Work has given me a stupid laptop. I'm not totally sure I want it, it's a proper gaming laptop, Ryzen 7 with 3060 and a 2560x1600 display. It weighs a ton and I've already got a gaming PC of my own.

My request for better screens was denied as apparently there's no budget, but they had this spare and it will drive 4 shitty 1080p screens which my nice lightweight HP won't.
 
So I've ended up in charge of backups. :(

It's quite a slick product, but I've not used it before and its not as common as say Veeam which I've used before. Got an email from them offering a half day training which I gladly accepted. However its basically a technical sales pitch, intresting to learn some of the stuff it can do (restore VMware to Hyper V for example), but no actual training, just PowerPoint slides.
 
I put this in the crafty thread but it probably belongs here, as I doubt many people read both threads, and it's a bit techy, so I'll copy/paste it here.

A friend asked if I could make something steampunk for a party they're going to.
I'd already had an idea for something a few years ago, and this gave me an excuse do it.
I had some ''steampunk' welding goggles with spikes, so I added some electronics and a bit of trickery, and made infinity goggles.
They're only thrown together loosely, as a proof of concept, but now that they're working I'll tidy it all up and make it remote control from an RF key fob.


View attachment goggles+hat.mp4
 
I put this in the crafty thread but it probably belongs here, as I doubt many people read both threads, and it's a bit techy, so I'll copy/paste it here.

A friend asked if I could make something steampunk for a party they're going to.
I'd already had an idea for something a few years ago, and this gave me an excuse do it.
I had some ''steampunk' welding goggles with spikes, so I added some electronics and a bit of trickery, and made infinity goggles.
They're only thrown together loosely, as a proof of concept, but now that they're working I'll tidy it all up and make it remote control from an RF key fob.

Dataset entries

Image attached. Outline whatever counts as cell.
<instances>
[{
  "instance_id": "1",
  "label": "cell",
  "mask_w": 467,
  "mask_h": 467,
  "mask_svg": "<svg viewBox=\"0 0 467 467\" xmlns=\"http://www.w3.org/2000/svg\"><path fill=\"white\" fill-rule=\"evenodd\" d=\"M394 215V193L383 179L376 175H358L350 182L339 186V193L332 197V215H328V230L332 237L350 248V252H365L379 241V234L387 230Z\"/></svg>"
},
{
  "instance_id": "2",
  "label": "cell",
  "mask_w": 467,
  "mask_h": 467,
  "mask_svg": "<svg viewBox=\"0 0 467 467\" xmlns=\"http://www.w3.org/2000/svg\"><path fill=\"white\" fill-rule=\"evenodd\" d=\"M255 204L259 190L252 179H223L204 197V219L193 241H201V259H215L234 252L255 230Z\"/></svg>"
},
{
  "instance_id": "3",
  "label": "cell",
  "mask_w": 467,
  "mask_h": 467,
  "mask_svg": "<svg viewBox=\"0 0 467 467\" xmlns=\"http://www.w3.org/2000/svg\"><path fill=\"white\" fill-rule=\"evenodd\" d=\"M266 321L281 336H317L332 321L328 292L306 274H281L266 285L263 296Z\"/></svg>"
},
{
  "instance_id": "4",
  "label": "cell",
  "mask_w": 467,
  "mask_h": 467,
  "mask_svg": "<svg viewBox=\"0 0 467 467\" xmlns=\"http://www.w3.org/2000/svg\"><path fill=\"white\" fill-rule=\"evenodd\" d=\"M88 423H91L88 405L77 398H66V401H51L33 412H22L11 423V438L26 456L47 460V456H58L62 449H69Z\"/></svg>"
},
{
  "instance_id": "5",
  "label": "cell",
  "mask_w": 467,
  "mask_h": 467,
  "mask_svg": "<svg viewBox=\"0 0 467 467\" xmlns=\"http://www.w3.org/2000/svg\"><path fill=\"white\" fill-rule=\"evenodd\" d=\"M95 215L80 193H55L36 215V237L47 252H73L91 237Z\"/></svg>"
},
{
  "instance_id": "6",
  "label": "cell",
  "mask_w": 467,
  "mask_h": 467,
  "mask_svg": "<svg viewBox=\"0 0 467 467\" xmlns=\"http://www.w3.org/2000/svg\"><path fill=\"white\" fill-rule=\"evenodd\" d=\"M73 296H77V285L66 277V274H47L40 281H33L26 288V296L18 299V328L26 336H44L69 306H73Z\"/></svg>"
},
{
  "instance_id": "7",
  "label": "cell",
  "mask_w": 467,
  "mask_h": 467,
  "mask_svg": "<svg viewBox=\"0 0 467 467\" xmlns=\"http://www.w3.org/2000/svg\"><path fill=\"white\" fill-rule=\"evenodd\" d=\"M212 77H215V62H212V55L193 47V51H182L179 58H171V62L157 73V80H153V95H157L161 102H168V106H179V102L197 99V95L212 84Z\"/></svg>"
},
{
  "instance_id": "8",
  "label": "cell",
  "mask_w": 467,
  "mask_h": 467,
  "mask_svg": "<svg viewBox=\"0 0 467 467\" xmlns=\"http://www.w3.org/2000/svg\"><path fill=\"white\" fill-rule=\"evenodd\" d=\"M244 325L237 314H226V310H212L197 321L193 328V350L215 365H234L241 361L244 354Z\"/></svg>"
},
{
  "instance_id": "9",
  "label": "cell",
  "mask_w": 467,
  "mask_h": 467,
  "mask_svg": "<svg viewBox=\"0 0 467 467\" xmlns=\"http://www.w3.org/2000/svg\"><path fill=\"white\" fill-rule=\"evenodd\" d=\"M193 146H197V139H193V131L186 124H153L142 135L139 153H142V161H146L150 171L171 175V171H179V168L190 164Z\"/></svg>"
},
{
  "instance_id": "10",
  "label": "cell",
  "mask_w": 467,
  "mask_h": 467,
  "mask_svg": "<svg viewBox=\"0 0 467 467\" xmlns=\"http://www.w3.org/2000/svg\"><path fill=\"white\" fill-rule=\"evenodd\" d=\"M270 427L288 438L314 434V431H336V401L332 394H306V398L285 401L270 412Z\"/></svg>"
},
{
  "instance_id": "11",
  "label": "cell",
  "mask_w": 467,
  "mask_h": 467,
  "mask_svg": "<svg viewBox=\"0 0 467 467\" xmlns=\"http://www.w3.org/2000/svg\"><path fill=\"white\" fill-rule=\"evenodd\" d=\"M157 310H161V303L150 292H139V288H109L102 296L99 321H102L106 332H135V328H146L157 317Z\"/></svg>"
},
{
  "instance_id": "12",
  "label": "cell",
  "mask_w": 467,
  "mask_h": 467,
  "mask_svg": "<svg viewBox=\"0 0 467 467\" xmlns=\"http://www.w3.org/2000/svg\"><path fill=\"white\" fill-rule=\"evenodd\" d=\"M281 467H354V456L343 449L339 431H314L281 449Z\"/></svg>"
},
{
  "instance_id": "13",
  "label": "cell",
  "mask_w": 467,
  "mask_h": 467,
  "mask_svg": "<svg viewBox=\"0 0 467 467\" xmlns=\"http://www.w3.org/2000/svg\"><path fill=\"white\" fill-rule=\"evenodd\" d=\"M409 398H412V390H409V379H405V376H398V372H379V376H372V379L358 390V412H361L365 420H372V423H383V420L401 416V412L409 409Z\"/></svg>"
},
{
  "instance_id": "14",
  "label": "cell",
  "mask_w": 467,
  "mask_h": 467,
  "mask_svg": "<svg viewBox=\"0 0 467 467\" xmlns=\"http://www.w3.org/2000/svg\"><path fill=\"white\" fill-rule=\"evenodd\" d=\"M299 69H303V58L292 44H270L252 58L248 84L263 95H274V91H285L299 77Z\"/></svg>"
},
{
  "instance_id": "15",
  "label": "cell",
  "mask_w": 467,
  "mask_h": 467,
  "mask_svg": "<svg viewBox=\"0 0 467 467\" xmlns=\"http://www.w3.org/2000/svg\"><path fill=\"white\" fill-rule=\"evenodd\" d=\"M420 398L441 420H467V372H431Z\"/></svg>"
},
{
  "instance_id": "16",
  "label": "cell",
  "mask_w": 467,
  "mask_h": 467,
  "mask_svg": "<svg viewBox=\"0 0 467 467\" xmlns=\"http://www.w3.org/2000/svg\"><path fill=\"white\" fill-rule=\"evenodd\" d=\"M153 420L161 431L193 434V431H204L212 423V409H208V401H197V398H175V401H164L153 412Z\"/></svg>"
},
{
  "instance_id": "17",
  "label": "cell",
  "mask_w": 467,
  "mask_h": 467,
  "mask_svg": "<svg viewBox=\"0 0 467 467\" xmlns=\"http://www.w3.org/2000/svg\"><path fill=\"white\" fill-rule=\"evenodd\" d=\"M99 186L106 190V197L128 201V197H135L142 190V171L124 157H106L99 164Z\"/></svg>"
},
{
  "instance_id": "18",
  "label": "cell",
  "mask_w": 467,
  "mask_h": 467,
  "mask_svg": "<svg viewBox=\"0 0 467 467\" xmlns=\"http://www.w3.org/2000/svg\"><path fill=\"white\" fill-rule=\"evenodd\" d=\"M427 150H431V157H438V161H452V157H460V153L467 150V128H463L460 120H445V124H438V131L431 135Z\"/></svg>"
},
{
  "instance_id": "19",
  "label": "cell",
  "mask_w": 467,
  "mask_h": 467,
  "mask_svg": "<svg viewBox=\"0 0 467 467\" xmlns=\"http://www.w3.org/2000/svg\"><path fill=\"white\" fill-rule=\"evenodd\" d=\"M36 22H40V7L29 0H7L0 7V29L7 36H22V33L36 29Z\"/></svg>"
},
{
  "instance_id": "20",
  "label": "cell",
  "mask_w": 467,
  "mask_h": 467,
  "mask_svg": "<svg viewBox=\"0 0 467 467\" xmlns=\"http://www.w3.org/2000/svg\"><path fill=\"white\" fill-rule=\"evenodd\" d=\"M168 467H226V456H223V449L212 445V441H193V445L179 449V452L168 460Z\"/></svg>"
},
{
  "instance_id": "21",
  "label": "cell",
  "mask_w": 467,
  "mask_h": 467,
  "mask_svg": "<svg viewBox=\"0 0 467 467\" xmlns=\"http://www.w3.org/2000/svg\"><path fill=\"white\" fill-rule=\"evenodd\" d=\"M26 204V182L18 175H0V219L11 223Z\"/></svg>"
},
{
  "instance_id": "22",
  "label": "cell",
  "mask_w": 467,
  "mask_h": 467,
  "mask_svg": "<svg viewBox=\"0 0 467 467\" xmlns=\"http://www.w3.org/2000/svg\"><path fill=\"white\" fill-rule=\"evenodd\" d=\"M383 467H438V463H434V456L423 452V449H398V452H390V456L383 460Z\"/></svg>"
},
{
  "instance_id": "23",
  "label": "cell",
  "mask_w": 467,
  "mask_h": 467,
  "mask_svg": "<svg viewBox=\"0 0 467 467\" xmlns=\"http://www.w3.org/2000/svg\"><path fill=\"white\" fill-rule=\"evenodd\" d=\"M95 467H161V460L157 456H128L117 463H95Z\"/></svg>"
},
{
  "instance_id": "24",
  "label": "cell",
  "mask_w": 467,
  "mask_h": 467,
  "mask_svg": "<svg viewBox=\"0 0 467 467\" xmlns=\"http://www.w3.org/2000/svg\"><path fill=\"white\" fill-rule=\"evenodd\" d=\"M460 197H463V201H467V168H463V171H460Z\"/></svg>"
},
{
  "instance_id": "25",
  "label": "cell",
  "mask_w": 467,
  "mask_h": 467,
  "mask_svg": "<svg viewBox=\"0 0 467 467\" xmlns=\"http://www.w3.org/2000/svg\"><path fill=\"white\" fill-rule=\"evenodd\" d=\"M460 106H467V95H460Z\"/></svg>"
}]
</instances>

- **Direction A**
Can you condense the paragraph of the forum posts that begins "It's quite a slick product" into a shorter version that keeps its main facts?
- **Direction B**
What do the forum posts say, summed up in two sentences?
- **Direction C**
Could you continue the forum posts about the work laptop and the infinity goggles, picking up after their last sentence?

- **Expected output A**
The product is slick but new to the writer, and it is less common than Veeam, which the writer has used before. The writer accepted a half-day training offered by email, but it turned out to be a technical sales pitch. It was interesting for showing features such as restoring VMware to Hyper-V, but it was only PowerPoint slides with no actual training.

- **Expected output B**
Work gave the writer a heavy gaming laptop after a request for better screens was denied, since the spare machine can drive four 1080p screens, and the writer has also been put in charge of backups with an unfamiliar product whose half-day training proved to be a sales pitch. The writer also turned spiked steampunk welding goggles into infinity goggles for a friend's party, a loose proof of concept that will be tidied up and made remote-controlled from an RF key fob.

- **Expected output C**
View attachment 441670
Wow! This is wonderful! I salute you.
 
I'm finally going to replace my ancient Chromebook with a little Win11 machine.

Pretty much all it will be used for is web browsing and posting on here.

What is the minimum processor I should be looking at? Indeed, if anyone has a recommendation for a machine, 10" to 12" or so, it would be welcome. £300ish max (I have £60.00 in Amazon vouchers).
 
I'm finally going to replace my ancient Chromebook with a little Win11 machine.

Pretty much all it will be used for is web browsing and posting on here.

What is the minimum processor I should be looking at? Indeed, if anyone has a recommendation for a machine, 10" to 12" or so, it would be welcome. £300ish max (I have £60.00 in Amazon vouchers).

Is this new or reconditioned? I see there is a lot of recon stuff on Amazon.

The generation can be more important then the model. A modern i3 can be more powerful then an older i7.
 
Ignore anything Celeron or Pentium. They're both low-end and a few years old. The names have been retired in favour of the N100 as the low end, and it's perfectly decent enough for your use case.
(the best and newest Pentium Golds were as good as an N100, but it's just easier to not buy the damned things)
Literally anything current is powerful enough, just avoid the older generations unless they're i5+. Just run it past us sos you're not overpaying.
 
Ignore anything Celeron or Pentium. They're both low-end and a few years old. The names have been retired in favour of the N100 as the low end, and it's perfectly decent enough for your use case.
(the best and newest Pentium Golds were as good as an N100, but it's just easier to not buy the damned things)
Literally anything current is powerful enough, just avoid the older generations unless they're i5+. Just run it past us sos you're not overpaying.
I will do.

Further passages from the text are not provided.